In your copy, set down the entries exactly and exclude the pictures.

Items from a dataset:
----

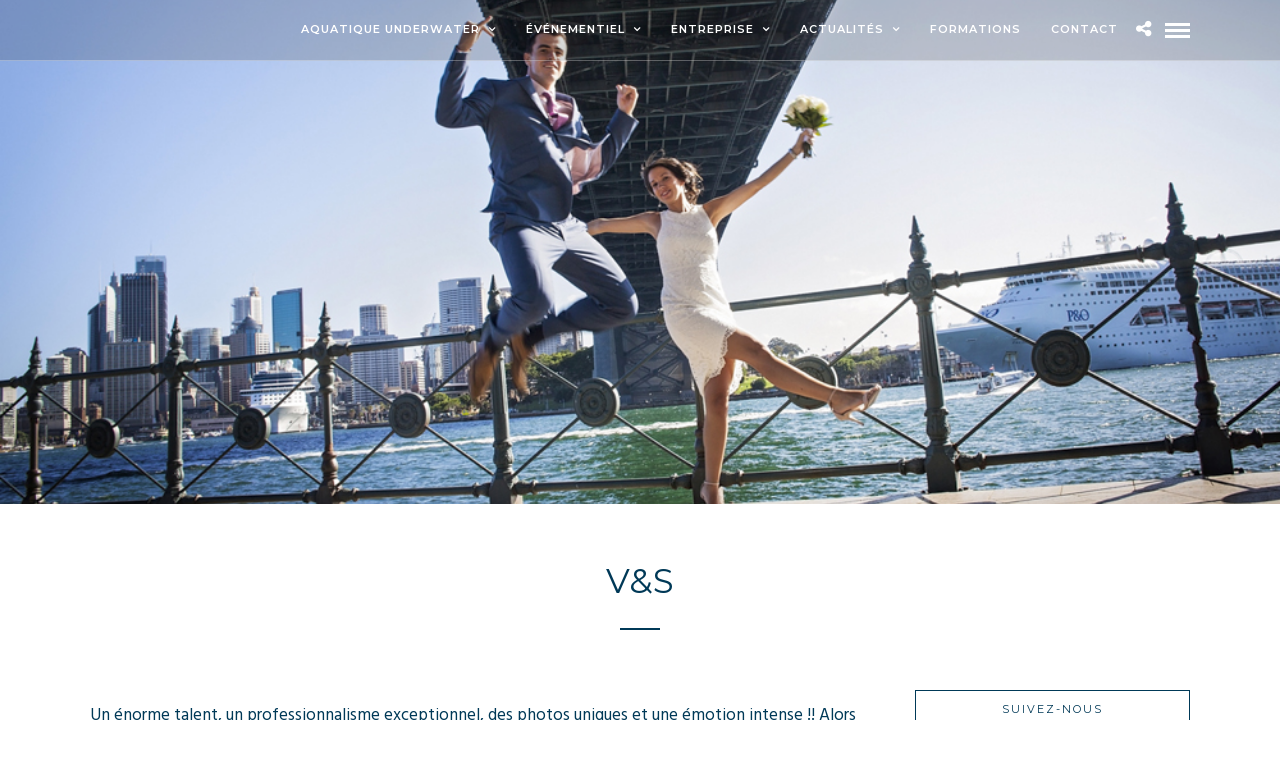

--- FILE ---
content_type: text/css;charset=UTF-8
request_url: https://www.diph-photography.com/wp-admin/admin-ajax.php?action=photography_custom_css
body_size: 495
content:
.portfolio_nav { display:none; }@media only screen and (max-width: 768px) {html[data-menu=leftmenu] .mobile_menu_wrapper{right: 0;left: initial;-webkit-transform: translate(360px, 0px);-ms-transform: translate(360px, 0px);transform: translate(360px, 0px);-o-transform: translate(360px, 0px);}}#menu_wrapper .nav li.arrow > a:after, #menu_wrapper div .nav li.arrow > a:after{margin-top: 3px;}html[data-style=fullscreen] .top_bar.hasbg, .top_bar.hasbg{background: rgba(0,0,0,0.15);}.bg_gradient::after{content: "";position: absolute;top: 0;right: 0;bottom: -1px;left: 0;background: transparent;background-image: -webkit-gradient(linear,left top,left bottom,from(transparent),color-stop(60%,transparent),color-stop(66%,rgba(255,255,255,0.1)),color-stop(93%,rgba(255,255,255,0.95)),to(rgba(255,255,255,1)));background-image: -webkit-linear-gradient(transparent 0%,transparent 60%,rgba(255,255,255,0.1) 66%,rgba(255,255,255,0.95) 93%,rgba(255,255,255,1) 100%);background-image: linear-gradient(transparent 0%,transparent 60%,rgba(255,255,255,0.1) 66%,rgba(255,255,255,0.95) 93%,rgba(255,255,255,1) 100%)}body.metro-white .mobx-overlay{background-color: rgba(255,255,255,0.95);}@-webkit-keyframes fadeIn { from { opacity:0; } to { opacity:0.99; } }@-moz-keyframes fadeIn { from { opacity:0; } to { opacity:0.99; } }@-ms-keyframes fadeIn { from { opacity:0; } to { opacity:0.99; } }@keyframes fadeIn { from { opacity:0; } to { opacity:0.99; } } .fade-in {animation-name: fadeIn;-webkit-animation-name: fadeIn;-ms-animation-name: fadeIn;animation-duration: 0.7s;-webkit-animation-duration: 0.7s;-ms-animation-duration: 0.7s;-webkit-animation-fill-mode:forwards; -moz-animation-fill-mode:forwards;-ms-animation-fill-mode:forwards;animation-fill-mode:forwards;visibility: visible !important;}

--- FILE ---
content_type: application/javascript; charset=UTF-8
request_url: https://www.diph-photography.com/wp-content/plugins/wp-spamshield/js/jscripts.php
body_size: 668
content:
function wpss_set_ckh(n,v,e,p,d,s){var t=new Date;t.setTime(t.getTime());if(e){e=e*1e3}var u=new Date(t.getTime()+e);document.cookie=n+'='+escape(v)+(e?';expires='+u.toGMTString()+';max-age='+e/1e3+';':'')+(p?';path='+p:'')+(d?';domain='+d:'')+(s?';secure':'')}function wpss_init_ckh(){wpss_set_ckh('613252665f681450e5ee71c5f378d572','2fad34b856f2ee32c09742bdb68c2dd4','14400','/','www.diph-photography.com','secure');wpss_set_ckh('SJECT2601','CKON2601','3600','/','www.diph-photography.com','secure');}wpss_init_ckh();jQuery(document).ready(function($){var h="form[method='post']";$(h).submit(function(){$('<input>').attr('type','hidden').attr('name','17da411dd63124fcbcb489eed71925a3').attr('value','6b41b40a002c3295baf4139b01585b3b').appendTo(h);return true;})});
// Generated in: 0.000115 seconds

----

- [Reply]
--- FILE ---
content_type: text/css;charset=UTF-8
request_url: https://www.diph-photography.com/wp-admin/admin-ajax.php?action=photography_custom_css
body_size: 495
content:
.portfolio_nav { display:none; }@media only screen and (max-width: 768px) {html[data-menu=leftmenu] .mobile_menu_wrapper{right: 0;left: initial;-webkit-transform: translate(360px, 0px);-ms-transform: translate(360px, 0px);transform: translate(360px, 0px);-o-transform: translate(360px, 0px);}}#menu_wrapper .nav li.arrow > a:after, #menu_wrapper div .nav li.arrow > a:after{margin-top: 3px;}html[data-style=fullscreen] .top_bar.hasbg, .top_bar.hasbg{background: rgba(0,0,0,0.15);}.bg_gradient::after{content: "";position: absolute;top: 0;right: 0;bottom: -1px;left: 0;background: transparent;background-image: -webkit-gradient(linear,left top,left bottom,from(transparent),color-stop(60%,transparent),color-stop(66%,rgba(255,255,255,0.1)),color-stop(93%,rgba(255,255,255,0.95)),to(rgba(255,255,255,1)));background-image: -webkit-linear-gradient(transparent 0%,transparent 60%,rgba(255,255,255,0.1) 66%,rgba(255,255,255,0.95) 93%,rgba(255,255,255,1) 100%);background-image: linear-gradient(transparent 0%,transparent 60%,rgba(255,255,255,0.1) 66%,rgba(255,255,255,0.95) 93%,rgba(255,255,255,1) 100%)}body.metro-white .mobx-overlay{background-color: rgba(255,255,255,0.95);}@-webkit-keyframes fadeIn { from { opacity:0; } to { opacity:0.99; } }@-moz-keyframes fadeIn { from { opacity:0; } to { opacity:0.99; } }@-ms-keyframes fadeIn { from { opacity:0; } to { opacity:0.99; } }@keyframes fadeIn { from { opacity:0; } to { opacity:0.99; } } .fade-in {animation-name: fadeIn;-webkit-animation-name: fadeIn;-ms-animation-name: fadeIn;animation-duration: 0.7s;-webkit-animation-duration: 0.7s;-ms-animation-duration: 0.7s;-webkit-animation-fill-mode:forwards; -moz-animation-fill-mode:forwards;-ms-animation-fill-mode:forwards;animation-fill-mode:forwards;visibility: visible !important;}

--- FILE ---
content_type: application/javascript; charset=UTF-8
request_url: https://www.diph-photography.com/wp-content/plugins/wp-spamshield/js/jscripts.php
body_size: 668
content:
function wpss_set_ckh(n,v,e,p,d,s){var t=new Date;t.setTime(t.getTime());if(e){e=e*1e3}var u=new Date(t.getTime()+e);document.cookie=n+'='+escape(v)+(e?';expires='+u.toGMTString()+';max-age='+e/1e3+';':'')+(p?';path='+p:'')+(d?';domain='+d:'')+(s?';secure':'')}function wpss_init_ckh(){wpss_set_ckh('613252665f681450e5ee71c5f378d572','2fad34b856f2ee32c09742bdb68c2dd4','14400','/','www.diph-photography.com','secure');wpss_set_ckh('SJECT2601','CKON2601','3600','/','www.diph-photography.com','secure');}wpss_init_ckh();jQuery(document).ready(function($){var h="form[method='post']";$(h).submit(function(){$('<input>').attr('type','hidden').attr('name','17da411dd63124fcbcb489eed71925a3').attr('value','6b41b40a002c3295baf4139b01585b3b').appendTo(h);return true;})});
// Generated in: 0.000115 seconds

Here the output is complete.